==== Excerpted passage

The 13 best KPIs for a digital marketing agency

Do you have a list of the main KPIs for a digital agency’s goals? As of today, you do. 🌝

All efforts of a digital agency are very well calculated. Managing your resources to maximize profits is crucial in this type of business.

And like any good business, digital agencies also need the basics: growing with more clients and diversifying their services as much as possible to continually increase profits.

These are some goals of a digital agency, but the main one is efficiency. A leaner operation means more profits and faster decision-making, and of course: less stress.

Today we will show you the 13 main KPIs for a digital agency’s goals. But first, a definition:

What are KPIs?

Key performance indicators, or KPIs, are metrics that quantify very important information about the health, profitability, and efficiency of your business.

KPIs are a combination of the data every company has with an extra dimension of interpreting that data.

An example: you know how many clients you gained and how many you lost in a year – those are the data.

But there is a KPI that relates the two: by dividing one by the other, you get the churn rate indicator – your customer retention rate.

========
==== Record set

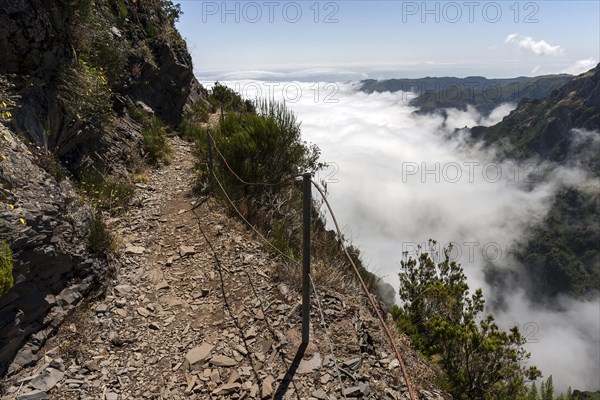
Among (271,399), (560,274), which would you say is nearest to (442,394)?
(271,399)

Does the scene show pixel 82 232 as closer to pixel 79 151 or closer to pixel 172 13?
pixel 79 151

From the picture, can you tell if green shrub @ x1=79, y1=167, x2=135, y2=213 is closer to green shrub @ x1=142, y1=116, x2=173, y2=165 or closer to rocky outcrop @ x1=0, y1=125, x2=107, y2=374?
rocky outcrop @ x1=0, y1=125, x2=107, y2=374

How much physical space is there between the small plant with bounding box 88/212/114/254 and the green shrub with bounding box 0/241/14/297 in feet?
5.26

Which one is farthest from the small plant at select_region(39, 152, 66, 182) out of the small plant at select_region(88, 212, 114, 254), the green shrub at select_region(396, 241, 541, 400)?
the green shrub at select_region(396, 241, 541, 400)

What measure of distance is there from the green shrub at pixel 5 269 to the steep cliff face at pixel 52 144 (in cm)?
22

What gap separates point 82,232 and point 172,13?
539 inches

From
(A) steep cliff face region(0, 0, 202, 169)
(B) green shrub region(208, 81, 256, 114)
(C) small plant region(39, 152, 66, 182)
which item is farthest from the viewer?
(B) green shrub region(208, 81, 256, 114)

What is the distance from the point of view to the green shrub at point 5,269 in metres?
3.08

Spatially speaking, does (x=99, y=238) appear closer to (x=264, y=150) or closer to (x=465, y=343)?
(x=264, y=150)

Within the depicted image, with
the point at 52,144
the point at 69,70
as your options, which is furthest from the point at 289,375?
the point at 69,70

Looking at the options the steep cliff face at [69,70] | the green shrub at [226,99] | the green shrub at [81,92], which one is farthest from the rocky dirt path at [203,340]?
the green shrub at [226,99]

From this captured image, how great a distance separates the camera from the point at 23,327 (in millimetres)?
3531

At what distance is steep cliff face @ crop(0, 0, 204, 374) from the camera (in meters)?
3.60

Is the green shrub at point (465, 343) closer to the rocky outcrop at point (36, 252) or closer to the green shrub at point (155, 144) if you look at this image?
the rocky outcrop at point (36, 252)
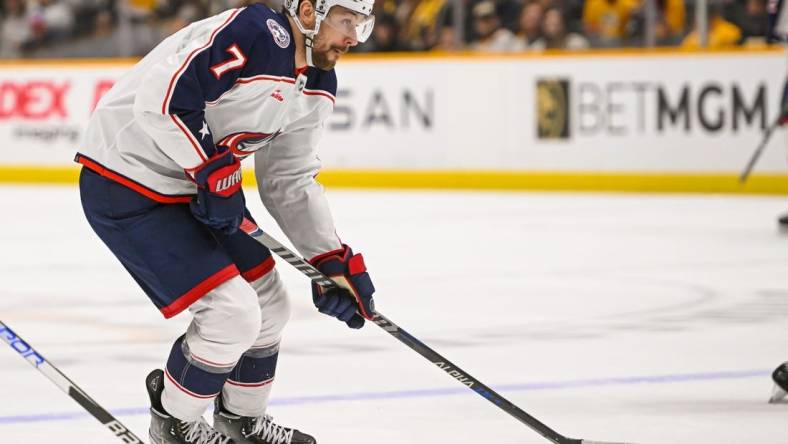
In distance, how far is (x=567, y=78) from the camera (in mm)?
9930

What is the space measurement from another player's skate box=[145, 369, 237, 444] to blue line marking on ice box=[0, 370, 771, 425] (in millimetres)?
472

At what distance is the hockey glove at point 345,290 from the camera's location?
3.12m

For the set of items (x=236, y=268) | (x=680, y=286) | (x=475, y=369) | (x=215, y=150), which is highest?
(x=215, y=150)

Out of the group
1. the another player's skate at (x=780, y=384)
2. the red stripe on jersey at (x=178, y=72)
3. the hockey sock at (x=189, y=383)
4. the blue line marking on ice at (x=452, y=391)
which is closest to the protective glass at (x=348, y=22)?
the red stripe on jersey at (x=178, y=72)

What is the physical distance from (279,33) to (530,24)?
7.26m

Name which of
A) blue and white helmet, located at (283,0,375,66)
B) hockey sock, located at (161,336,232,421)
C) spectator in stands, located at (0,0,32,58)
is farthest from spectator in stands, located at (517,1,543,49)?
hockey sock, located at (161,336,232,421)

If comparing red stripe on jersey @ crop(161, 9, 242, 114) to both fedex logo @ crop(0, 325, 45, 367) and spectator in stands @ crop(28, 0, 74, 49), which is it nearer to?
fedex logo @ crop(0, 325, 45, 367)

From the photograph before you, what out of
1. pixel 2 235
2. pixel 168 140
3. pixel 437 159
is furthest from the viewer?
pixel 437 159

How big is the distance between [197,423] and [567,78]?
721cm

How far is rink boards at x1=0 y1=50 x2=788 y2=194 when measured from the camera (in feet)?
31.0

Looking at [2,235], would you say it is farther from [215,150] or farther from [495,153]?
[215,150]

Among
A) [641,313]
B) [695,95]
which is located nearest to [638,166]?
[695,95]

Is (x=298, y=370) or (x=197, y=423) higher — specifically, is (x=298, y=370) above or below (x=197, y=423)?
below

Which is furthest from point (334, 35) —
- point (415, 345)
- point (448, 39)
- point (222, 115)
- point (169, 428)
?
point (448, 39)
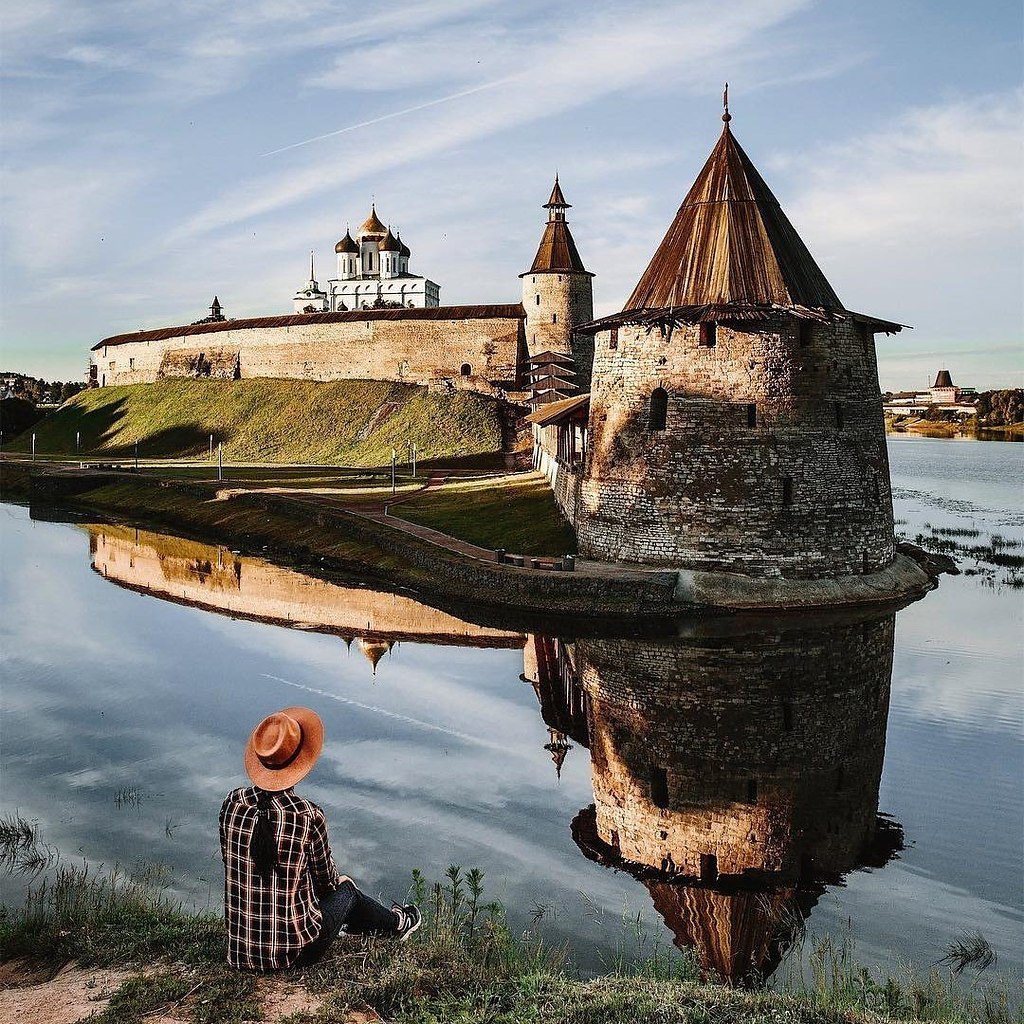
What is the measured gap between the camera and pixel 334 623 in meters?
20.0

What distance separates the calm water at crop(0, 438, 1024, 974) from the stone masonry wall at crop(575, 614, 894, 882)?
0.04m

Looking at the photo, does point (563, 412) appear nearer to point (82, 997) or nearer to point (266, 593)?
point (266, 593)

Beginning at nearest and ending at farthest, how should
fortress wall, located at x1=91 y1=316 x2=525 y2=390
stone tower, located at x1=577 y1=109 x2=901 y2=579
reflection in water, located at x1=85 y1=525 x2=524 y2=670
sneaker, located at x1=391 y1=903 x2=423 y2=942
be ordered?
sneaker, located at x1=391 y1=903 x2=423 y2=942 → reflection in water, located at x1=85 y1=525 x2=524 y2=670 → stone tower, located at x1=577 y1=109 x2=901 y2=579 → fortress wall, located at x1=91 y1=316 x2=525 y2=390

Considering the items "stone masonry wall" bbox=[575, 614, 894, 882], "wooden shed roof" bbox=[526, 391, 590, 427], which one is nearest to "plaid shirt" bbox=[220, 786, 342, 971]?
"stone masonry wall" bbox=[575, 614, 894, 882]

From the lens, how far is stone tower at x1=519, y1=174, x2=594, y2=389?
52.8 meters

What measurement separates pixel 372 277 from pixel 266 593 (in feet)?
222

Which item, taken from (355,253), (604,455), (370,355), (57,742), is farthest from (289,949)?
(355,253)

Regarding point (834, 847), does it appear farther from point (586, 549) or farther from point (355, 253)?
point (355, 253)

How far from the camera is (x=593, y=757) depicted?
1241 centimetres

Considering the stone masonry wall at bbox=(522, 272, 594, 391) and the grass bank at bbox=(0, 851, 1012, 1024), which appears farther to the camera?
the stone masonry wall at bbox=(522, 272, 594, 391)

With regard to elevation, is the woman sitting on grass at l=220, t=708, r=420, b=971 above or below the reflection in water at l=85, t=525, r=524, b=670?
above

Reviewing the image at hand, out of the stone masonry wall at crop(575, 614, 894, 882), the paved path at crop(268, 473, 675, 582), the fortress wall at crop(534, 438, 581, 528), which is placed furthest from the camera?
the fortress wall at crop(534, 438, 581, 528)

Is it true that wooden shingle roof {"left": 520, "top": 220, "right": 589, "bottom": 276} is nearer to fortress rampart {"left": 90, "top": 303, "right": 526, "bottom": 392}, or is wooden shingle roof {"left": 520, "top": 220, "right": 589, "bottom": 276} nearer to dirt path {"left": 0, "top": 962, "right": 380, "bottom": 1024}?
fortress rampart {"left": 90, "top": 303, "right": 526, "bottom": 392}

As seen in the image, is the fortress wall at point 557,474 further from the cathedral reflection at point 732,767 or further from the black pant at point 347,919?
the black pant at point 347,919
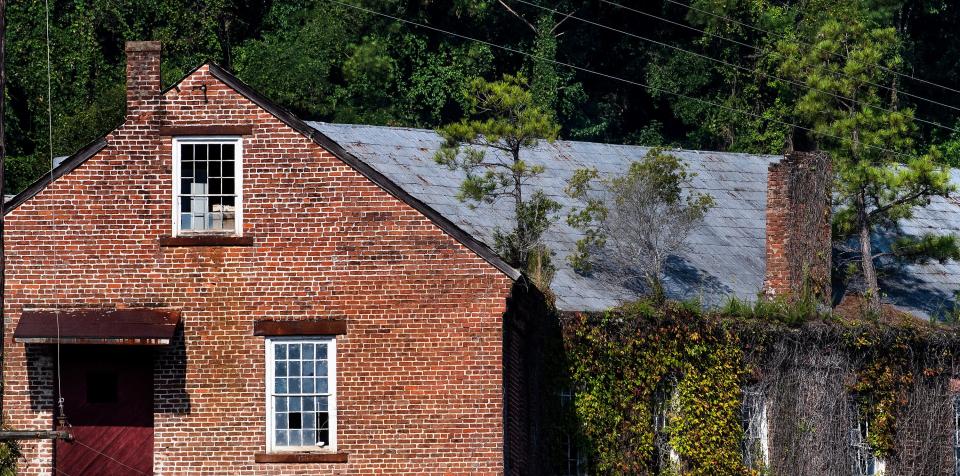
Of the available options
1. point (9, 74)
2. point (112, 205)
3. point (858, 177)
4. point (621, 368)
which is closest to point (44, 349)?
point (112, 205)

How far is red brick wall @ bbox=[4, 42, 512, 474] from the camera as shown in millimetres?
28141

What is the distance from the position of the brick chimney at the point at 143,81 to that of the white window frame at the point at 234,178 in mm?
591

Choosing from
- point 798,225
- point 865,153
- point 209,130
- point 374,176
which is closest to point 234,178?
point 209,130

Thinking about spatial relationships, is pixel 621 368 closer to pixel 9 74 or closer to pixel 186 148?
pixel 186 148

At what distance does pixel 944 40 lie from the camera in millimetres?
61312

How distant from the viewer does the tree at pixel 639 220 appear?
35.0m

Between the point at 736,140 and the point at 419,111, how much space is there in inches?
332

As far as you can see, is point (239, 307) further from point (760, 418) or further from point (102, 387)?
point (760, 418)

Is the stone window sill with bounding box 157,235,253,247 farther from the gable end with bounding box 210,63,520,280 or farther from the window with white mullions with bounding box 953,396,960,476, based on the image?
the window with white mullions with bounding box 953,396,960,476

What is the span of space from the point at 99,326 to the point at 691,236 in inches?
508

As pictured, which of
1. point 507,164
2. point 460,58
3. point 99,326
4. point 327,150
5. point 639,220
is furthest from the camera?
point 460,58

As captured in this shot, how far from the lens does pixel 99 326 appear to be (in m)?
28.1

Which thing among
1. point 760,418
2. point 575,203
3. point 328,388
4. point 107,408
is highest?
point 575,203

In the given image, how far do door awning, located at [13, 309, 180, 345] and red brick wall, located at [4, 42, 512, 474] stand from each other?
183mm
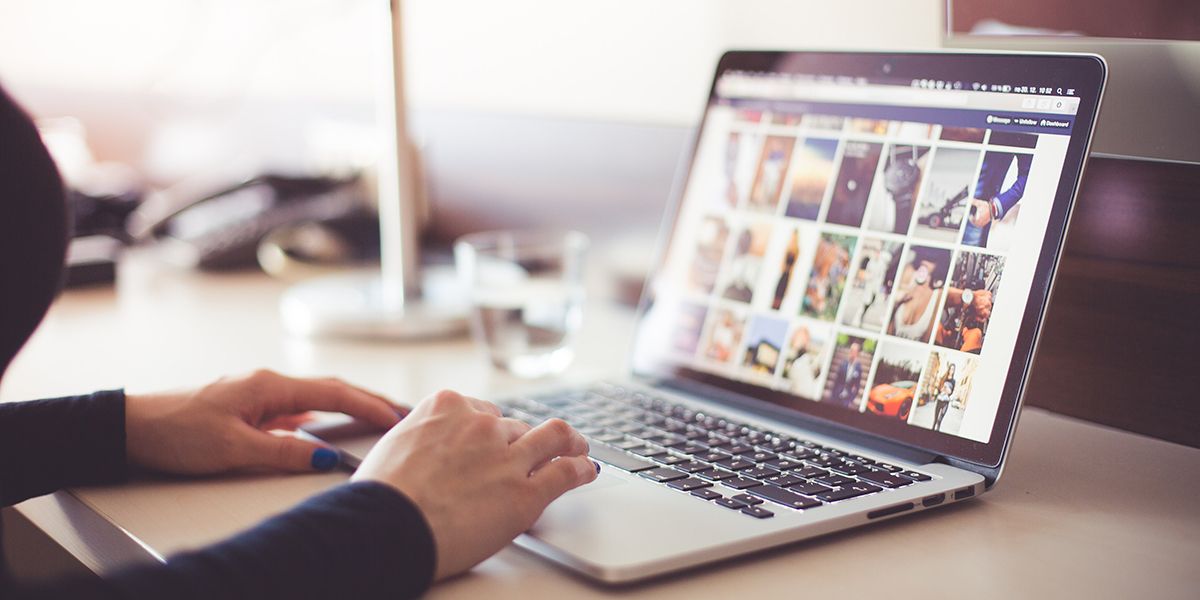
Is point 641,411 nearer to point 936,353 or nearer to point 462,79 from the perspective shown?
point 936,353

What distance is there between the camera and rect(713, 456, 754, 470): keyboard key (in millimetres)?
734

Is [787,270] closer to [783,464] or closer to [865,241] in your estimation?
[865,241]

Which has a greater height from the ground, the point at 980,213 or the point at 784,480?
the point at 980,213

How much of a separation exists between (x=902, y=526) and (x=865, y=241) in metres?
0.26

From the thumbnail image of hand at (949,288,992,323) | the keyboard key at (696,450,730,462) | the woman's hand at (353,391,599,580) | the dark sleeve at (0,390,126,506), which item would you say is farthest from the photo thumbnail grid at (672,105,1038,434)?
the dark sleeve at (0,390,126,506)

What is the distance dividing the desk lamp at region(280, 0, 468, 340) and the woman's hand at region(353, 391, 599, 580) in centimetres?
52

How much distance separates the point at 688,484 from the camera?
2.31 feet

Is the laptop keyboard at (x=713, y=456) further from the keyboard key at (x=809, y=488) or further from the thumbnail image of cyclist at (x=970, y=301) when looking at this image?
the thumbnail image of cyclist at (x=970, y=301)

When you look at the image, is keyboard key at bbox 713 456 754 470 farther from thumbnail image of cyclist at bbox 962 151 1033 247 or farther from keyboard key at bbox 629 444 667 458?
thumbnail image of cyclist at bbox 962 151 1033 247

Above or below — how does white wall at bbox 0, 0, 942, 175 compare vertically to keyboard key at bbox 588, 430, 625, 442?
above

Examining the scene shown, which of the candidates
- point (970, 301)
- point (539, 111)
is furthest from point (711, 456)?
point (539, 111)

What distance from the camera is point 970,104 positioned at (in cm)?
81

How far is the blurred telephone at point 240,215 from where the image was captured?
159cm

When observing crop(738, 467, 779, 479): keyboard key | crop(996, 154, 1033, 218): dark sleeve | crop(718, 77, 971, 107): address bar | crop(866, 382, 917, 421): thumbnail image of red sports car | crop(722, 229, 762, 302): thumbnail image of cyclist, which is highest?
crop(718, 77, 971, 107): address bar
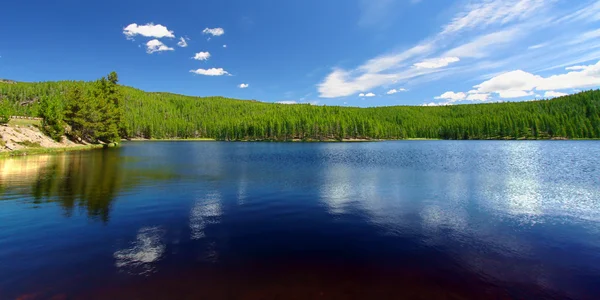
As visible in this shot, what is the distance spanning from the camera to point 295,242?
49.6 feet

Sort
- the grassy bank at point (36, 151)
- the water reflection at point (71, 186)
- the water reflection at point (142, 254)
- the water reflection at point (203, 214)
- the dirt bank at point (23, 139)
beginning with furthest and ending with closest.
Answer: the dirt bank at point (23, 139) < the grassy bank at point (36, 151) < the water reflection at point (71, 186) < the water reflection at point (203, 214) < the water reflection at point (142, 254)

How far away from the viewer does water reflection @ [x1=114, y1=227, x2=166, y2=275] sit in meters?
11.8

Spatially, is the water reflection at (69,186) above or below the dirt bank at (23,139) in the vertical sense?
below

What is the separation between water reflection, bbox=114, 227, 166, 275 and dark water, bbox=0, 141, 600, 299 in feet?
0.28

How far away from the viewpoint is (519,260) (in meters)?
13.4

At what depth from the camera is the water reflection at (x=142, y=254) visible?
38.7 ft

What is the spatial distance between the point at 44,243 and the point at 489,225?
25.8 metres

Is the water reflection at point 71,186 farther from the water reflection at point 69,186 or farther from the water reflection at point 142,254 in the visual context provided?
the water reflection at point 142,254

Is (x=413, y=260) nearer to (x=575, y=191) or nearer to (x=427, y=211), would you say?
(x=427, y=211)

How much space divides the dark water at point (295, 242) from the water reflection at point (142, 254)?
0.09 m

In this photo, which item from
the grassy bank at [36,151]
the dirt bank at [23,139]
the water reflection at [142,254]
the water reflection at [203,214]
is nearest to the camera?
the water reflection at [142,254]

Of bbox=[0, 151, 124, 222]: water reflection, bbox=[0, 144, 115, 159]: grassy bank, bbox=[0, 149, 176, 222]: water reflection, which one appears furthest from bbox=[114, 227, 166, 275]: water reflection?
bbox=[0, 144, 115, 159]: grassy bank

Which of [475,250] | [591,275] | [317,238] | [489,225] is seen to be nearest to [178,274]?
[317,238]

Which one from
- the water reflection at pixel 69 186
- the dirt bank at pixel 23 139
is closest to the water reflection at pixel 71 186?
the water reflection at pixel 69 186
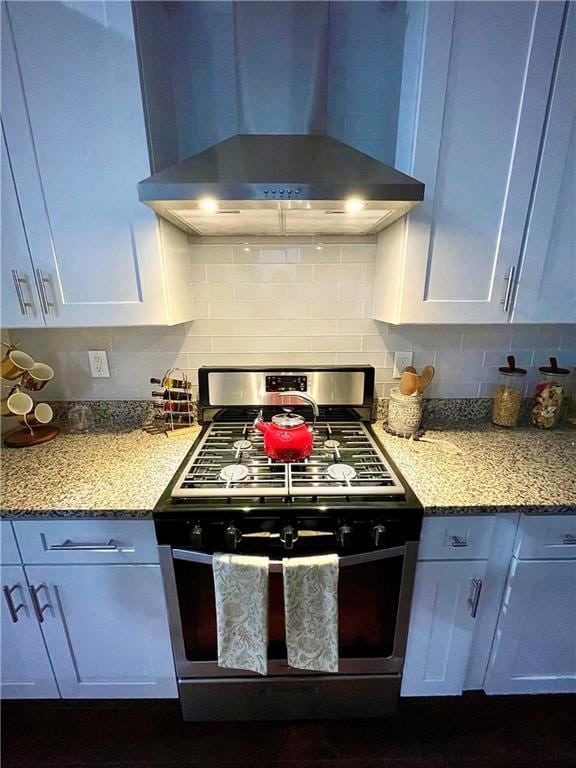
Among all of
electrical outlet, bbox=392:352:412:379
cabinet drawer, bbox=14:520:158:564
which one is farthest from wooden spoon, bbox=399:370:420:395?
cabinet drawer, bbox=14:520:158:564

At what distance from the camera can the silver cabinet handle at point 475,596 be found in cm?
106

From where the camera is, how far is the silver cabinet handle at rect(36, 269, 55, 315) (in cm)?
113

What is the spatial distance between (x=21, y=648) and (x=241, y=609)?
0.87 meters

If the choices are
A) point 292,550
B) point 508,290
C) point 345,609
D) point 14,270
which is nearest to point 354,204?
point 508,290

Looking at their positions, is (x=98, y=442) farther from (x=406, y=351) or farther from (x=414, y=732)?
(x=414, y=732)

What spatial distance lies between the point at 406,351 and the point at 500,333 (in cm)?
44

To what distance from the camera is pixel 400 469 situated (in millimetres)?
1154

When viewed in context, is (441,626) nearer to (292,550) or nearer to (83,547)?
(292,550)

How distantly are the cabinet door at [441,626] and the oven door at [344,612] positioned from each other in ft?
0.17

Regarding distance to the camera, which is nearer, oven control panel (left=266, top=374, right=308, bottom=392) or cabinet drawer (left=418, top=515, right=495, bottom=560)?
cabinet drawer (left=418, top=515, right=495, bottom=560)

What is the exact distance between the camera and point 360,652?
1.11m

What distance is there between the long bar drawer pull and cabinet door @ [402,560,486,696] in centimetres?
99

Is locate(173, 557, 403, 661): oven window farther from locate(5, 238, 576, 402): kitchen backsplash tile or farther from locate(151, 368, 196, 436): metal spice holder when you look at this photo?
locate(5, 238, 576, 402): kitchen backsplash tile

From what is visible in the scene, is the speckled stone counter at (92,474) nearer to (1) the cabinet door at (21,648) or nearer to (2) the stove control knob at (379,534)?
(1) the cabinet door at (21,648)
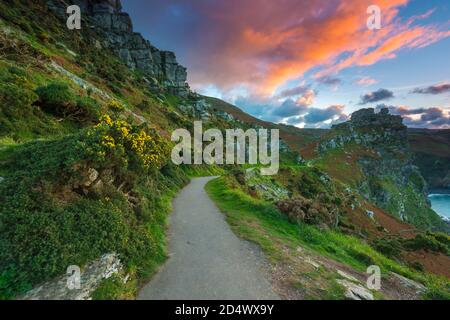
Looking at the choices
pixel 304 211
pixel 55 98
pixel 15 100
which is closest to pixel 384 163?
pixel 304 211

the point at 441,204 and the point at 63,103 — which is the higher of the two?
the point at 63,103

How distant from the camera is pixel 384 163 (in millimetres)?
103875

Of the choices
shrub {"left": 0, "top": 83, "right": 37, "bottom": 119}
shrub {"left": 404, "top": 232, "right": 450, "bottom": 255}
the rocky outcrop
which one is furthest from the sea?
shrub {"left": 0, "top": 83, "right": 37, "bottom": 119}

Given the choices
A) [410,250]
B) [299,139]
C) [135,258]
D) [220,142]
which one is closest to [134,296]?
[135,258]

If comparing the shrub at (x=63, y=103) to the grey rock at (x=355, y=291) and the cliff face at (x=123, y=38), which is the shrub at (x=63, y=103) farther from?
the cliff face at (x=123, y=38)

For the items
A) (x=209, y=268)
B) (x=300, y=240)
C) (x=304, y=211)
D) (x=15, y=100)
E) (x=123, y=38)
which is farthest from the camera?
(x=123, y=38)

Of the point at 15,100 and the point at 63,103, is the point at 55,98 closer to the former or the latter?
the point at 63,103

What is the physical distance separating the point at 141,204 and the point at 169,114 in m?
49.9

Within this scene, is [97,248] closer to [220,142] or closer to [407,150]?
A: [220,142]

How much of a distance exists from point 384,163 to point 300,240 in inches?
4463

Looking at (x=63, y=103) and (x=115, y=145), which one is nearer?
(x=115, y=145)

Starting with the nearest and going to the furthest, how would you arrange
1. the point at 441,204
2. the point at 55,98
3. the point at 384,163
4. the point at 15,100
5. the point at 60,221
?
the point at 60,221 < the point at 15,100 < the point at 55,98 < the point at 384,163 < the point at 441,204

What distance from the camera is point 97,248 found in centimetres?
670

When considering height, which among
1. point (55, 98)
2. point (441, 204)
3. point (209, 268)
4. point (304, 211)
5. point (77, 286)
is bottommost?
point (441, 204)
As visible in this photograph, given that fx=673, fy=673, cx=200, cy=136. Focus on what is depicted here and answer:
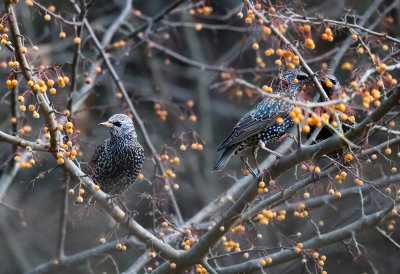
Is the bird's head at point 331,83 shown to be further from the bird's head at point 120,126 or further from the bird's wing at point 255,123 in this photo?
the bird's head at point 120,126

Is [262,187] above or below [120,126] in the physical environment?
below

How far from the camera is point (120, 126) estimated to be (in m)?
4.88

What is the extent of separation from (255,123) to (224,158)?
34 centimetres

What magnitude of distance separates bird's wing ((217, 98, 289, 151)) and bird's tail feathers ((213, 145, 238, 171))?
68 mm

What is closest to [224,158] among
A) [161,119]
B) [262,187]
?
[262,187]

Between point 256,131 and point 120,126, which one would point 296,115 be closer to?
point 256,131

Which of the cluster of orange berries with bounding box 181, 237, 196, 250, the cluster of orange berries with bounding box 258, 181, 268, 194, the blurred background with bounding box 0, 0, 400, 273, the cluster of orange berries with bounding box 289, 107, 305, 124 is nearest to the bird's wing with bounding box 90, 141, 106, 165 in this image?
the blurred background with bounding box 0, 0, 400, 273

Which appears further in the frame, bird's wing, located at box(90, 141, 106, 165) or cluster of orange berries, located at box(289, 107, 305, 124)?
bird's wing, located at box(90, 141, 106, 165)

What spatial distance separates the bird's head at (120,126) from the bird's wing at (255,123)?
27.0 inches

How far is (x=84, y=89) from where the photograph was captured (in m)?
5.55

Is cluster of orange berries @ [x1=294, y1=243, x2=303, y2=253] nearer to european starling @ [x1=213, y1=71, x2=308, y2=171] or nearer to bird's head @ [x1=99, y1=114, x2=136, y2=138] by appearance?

========

Task requirements —
**a.** In the KPI article, copy out the passage that begins with "An example: you" and ends after "customer retention rate.", changing "churn rate" to "attrition rate".
**b.** According to the article on agency KPIs, why is efficiency the main goal of a digital agency? Answer in one to three sentences.

Answers below —
**a.**
An example: you know how many clients you gained and how many you lost in a year – those are the data.

But there is a KPI that relates the two: by dividing one by the other, you get the attrition rate indicator – your customer retention rate.

**b.** Efficiency is the main goal because a leaner operation brings more profits and faster decision-making. It also means less stress.